◆ **WORK REQUEST**: Print all the data that follows exactly, images excluded.

##########

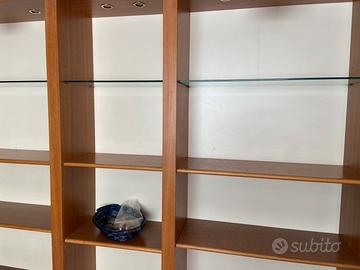 Scaffalatura Per Arredamento Negozi e Uffici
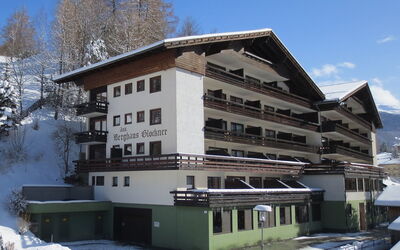 Heiligenblut 10: Himmel, Gebäude, Schnee, Eigentum, Fenster, Baum, Haus, Steigung, Wolke, Hütte
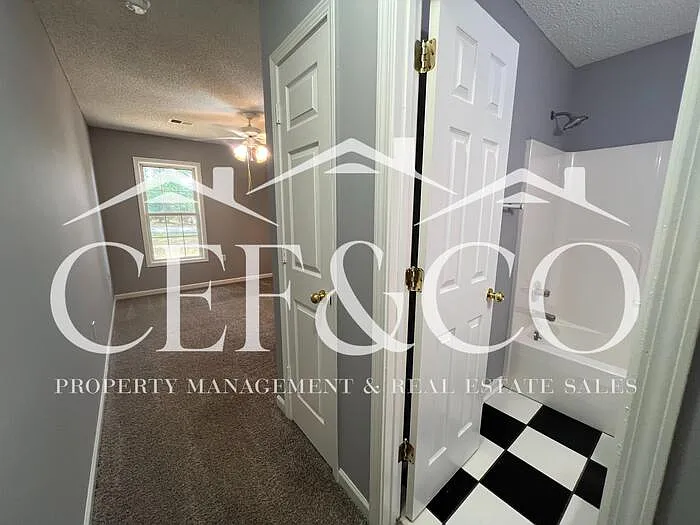 305 Vinyard Rd #305 — Photo 15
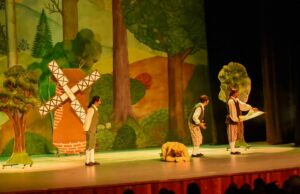 El Gato con Botas llena de alegría al público infantil en Fiestas del Pitic 2026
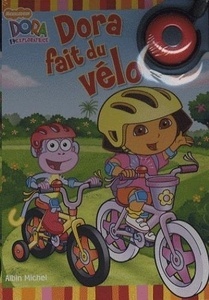 Dora fait du velo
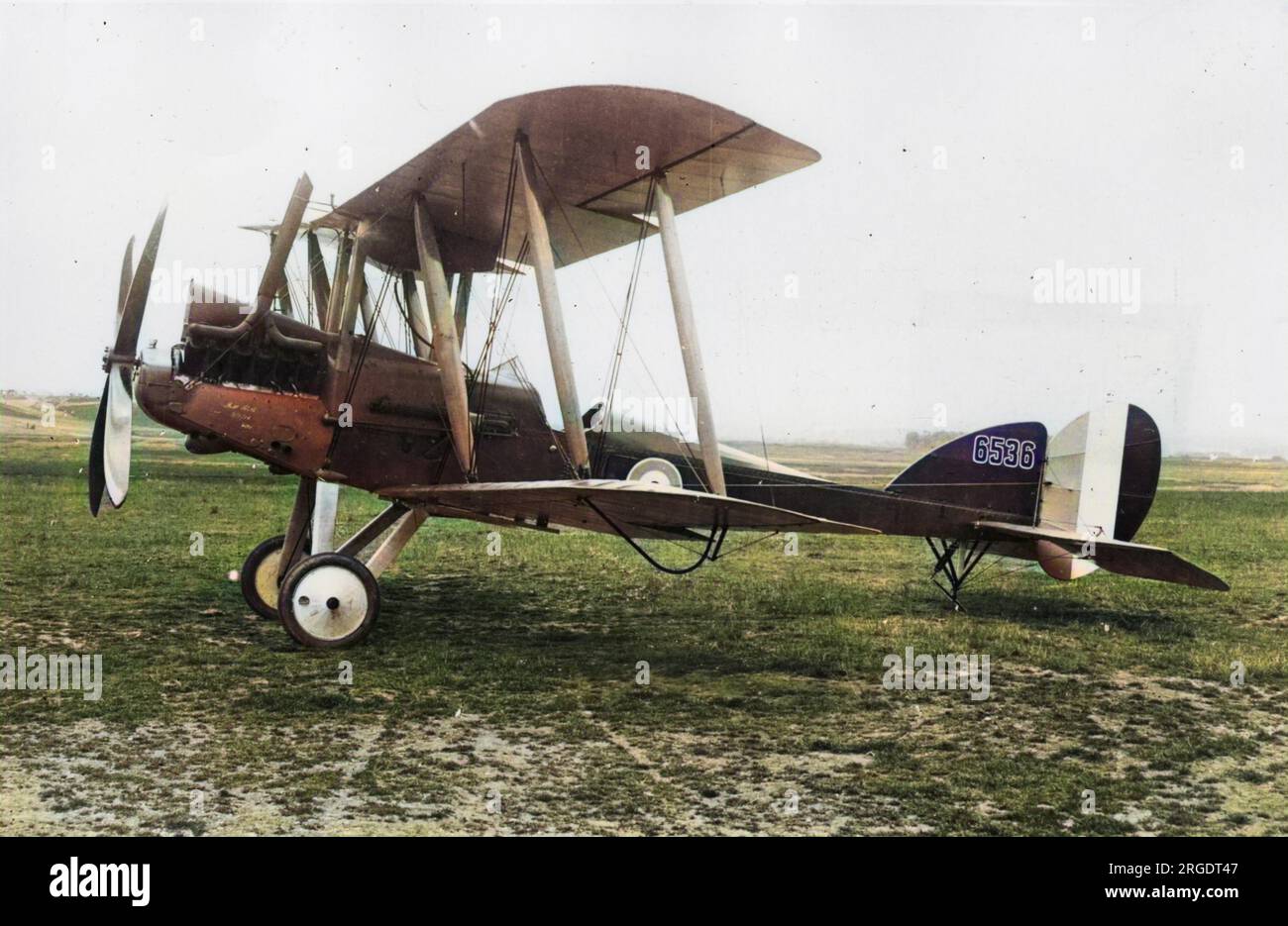 Una British Royal Aircraft Factory È UN biplano monoposto a 12 posti su un campo d'aviazione, utilizzato dal Royal Flying Corps durante la prima guerra mondiale. Aveva un motore RAF 4a da 150 CV. Foto Stock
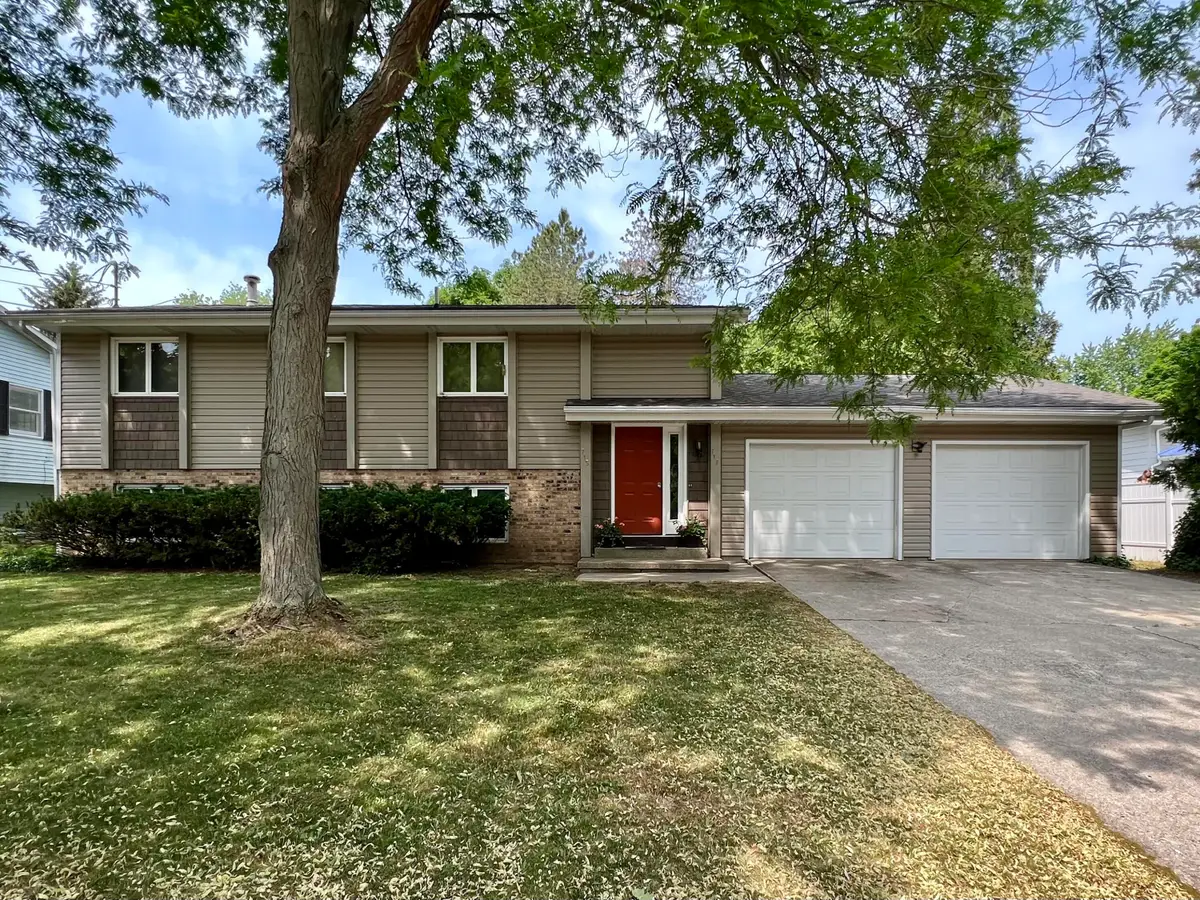 715-717 N Bradley Street, Mount Pleasant, MI 48858 - #1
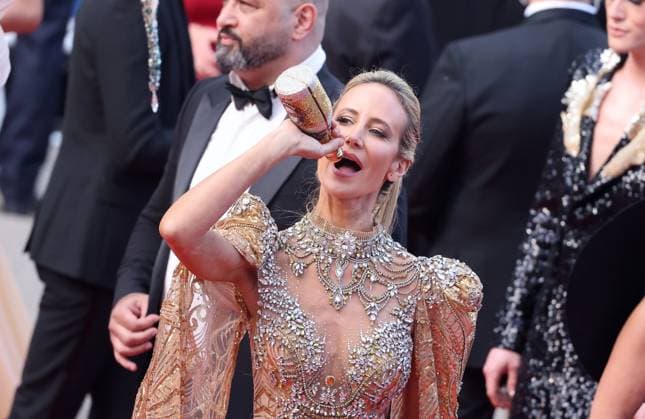 J MontÃ e des marches du film Â La plus prÃ cieuse des marchandises Â lors du 77eme Festival International du Film de Cannes Lady Victoria Hervey MontÃ e des marches du film Â La plus prÃ cieuse des marchandises Â lors du 77eme Festival International du Film de Cannes, au Palais des Festivals in Cannes On may 24th 2024 Jacovides Moreau Bestimage Red carpet of the movie Â The most precious of cargoes Â during the 77th Cannes International Film Festival at the Palais des Festivals in Cannes, France On may 24th 2024 Cannes France  Copyright: xJACOVIDES-MOREAUx xBESTIMAGExJACOVIDES-MOREAUx xBESTIMAGEx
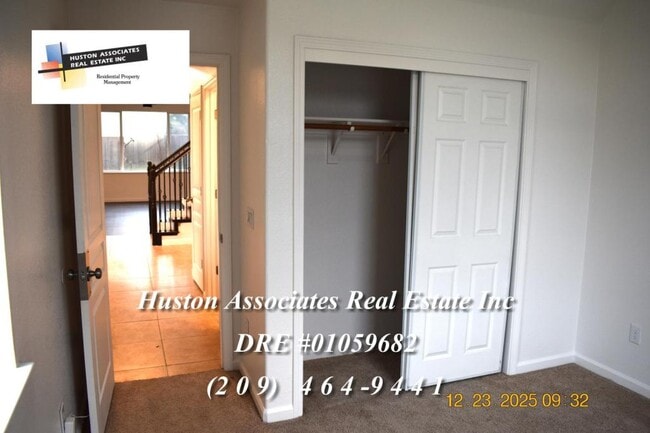 Photo - 5953 Pebblestone Way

##########

◆ **EXERCISE RESULT**:
 Scaffalatura Per Arredamento Negozi e Uffici
 Heiligenblut 10: Himmel, Gebäude, Schnee, Eigentum, Fenster, Baum, Haus, Steigung, Wolke, Hütte
 305 Vinyard Rd #305 — Photo 15
 El Gato con Botas llena de alegría al público infantil en Fiestas del Pitic 2026
 Dora fait du velo
 Una British Royal Aircraft Factory È UN biplano monoposto a 12 posti su un campo d'aviazione, utilizzato dal Royal Flying Corps durante la prima guerra mondiale. Aveva un motore RAF 4a da 150 CV. Foto Stock
 715-717 N Bradley Street, Mount Pleasant, MI 48858 - #1
 J MontÃ e des marches du film Â La plus prÃ cieuse des marchandises Â lors du 77eme Festival International du Film de Cannes Lady Victoria Hervey MontÃ e des marches du film Â La plus prÃ cieuse des marchandises Â lors du 77eme Festival International du Film de Cannes, au Palais des Festivals in Cannes On may 24th 2024 Jacovides Moreau Bestimage Red carpet of the movie Â The most precious of cargoes Â during the 77th Cannes International Film Festival at the Palais des Festivals in Cannes, France On may 24th 2024 Cannes France  Copyright: xJACOVIDES-MOREAUx xBESTIMAGExJACOVIDES-MOREAUx xBESTIMAGEx
 Photo - 5953 Pebblestone Way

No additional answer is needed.